**Short problem:** Rewrite every item below with "forested hillside" swapped for "wooded slope", keeping everything else unchanged. Omit the pictures from your answer.
BEGIN Source records
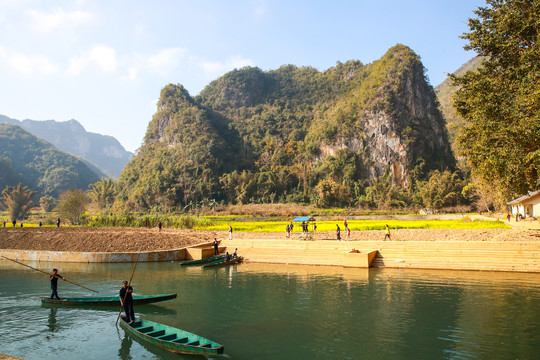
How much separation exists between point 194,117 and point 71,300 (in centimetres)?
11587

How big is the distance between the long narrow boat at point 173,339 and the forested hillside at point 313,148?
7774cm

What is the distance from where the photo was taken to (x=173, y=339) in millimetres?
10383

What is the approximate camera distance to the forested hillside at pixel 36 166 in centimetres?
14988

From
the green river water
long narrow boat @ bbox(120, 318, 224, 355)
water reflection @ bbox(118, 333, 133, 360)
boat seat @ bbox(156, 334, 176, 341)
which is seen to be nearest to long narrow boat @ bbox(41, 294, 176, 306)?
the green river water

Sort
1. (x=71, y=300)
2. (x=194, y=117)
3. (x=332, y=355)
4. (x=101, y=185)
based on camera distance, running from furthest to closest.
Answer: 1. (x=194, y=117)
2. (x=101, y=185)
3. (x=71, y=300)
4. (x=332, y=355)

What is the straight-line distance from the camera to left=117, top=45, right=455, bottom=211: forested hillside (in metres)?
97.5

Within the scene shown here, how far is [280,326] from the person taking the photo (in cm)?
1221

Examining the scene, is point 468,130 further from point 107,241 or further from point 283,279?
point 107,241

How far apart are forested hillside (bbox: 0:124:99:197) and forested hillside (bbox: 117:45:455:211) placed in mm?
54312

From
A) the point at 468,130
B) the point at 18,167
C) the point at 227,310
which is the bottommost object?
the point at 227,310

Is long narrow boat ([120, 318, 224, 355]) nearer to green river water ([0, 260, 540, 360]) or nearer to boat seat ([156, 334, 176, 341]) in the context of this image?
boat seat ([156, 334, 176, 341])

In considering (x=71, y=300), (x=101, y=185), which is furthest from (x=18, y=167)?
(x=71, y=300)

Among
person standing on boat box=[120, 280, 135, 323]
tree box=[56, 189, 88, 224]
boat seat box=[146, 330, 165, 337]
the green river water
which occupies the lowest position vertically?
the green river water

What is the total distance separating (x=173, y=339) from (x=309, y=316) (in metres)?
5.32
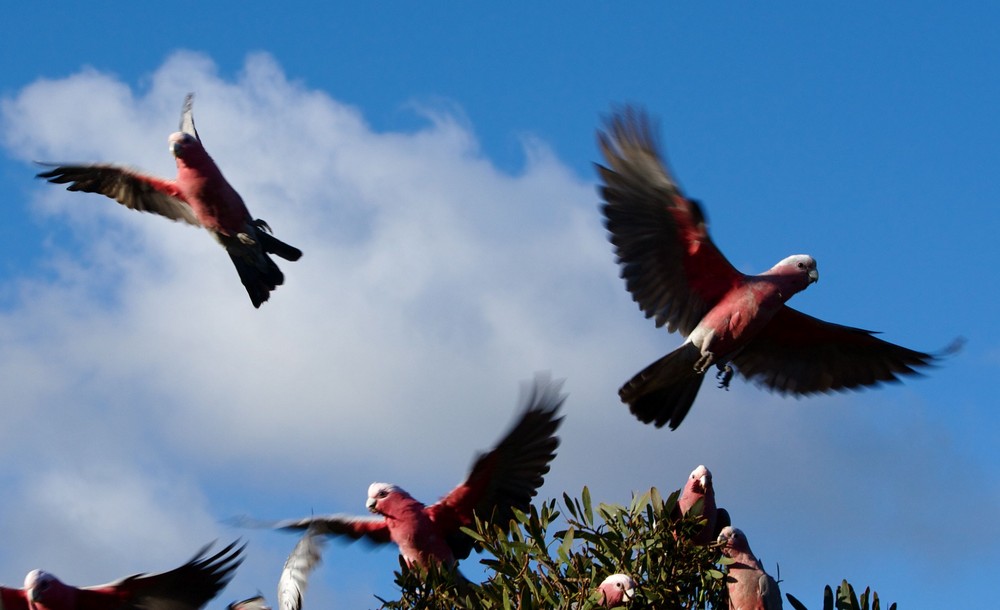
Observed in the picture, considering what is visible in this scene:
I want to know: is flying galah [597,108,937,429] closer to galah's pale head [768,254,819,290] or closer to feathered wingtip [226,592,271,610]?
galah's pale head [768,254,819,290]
END Source records
**Result below:**
How much separation exists between point 194,117 and point 71,300 (in centimetres)?
11587

How big is the distance between the long narrow boat at point 173,339 and the wooded slope at point 313,148?
7774cm

What is the distance from where the photo was taken to (x=173, y=339) in millimetres?
10383

What is the approximate camera distance to the wooded slope at pixel 36 166 in centimetres?
14988

From
the green river water
long narrow boat @ bbox(120, 318, 224, 355)
water reflection @ bbox(118, 333, 133, 360)
boat seat @ bbox(156, 334, 176, 341)
which is seen to be nearest to long narrow boat @ bbox(41, 294, 176, 306)?
the green river water

Sort
1. (x=71, y=300)
2. (x=194, y=117)
3. (x=332, y=355)
4. (x=101, y=185)
based on camera distance, running from furthest to closest.
Answer: 1. (x=194, y=117)
2. (x=101, y=185)
3. (x=71, y=300)
4. (x=332, y=355)

What is the straight-line distance from the camera to left=117, top=45, right=455, bottom=211: wooded slope (in metres)?
97.5

Within the scene shown here, how far is [280,326] from the person taking the photo (in cm)?
1221

Examining the scene, is point 468,130 further from point 107,241 or further from point 283,279?
point 107,241

How far apart are wooded slope (bbox: 0:124:99:197) and wooded slope (bbox: 117:45:455:211) placed in mm?
54312

From
A) the point at 468,130
B) the point at 18,167
C) the point at 227,310
which is the bottommost object?
the point at 227,310

Is long narrow boat ([120, 318, 224, 355]) nearer to green river water ([0, 260, 540, 360]) or nearer to boat seat ([156, 334, 176, 341]) in the context of this image?
boat seat ([156, 334, 176, 341])

In considering (x=71, y=300), (x=101, y=185), which is furthest from (x=18, y=167)?
(x=71, y=300)

Among
person standing on boat box=[120, 280, 135, 323]
tree box=[56, 189, 88, 224]
boat seat box=[146, 330, 165, 337]
the green river water
which occupies the lowest position vertically?
the green river water

What is the total distance separating (x=173, y=339) from (x=309, y=316) (in metres)?
5.32
Observed in the picture, considering what is visible in this scene:
I want to know: is flying galah [597,108,937,429] closer to galah's pale head [768,254,819,290] or closer to feathered wingtip [226,592,271,610]?
galah's pale head [768,254,819,290]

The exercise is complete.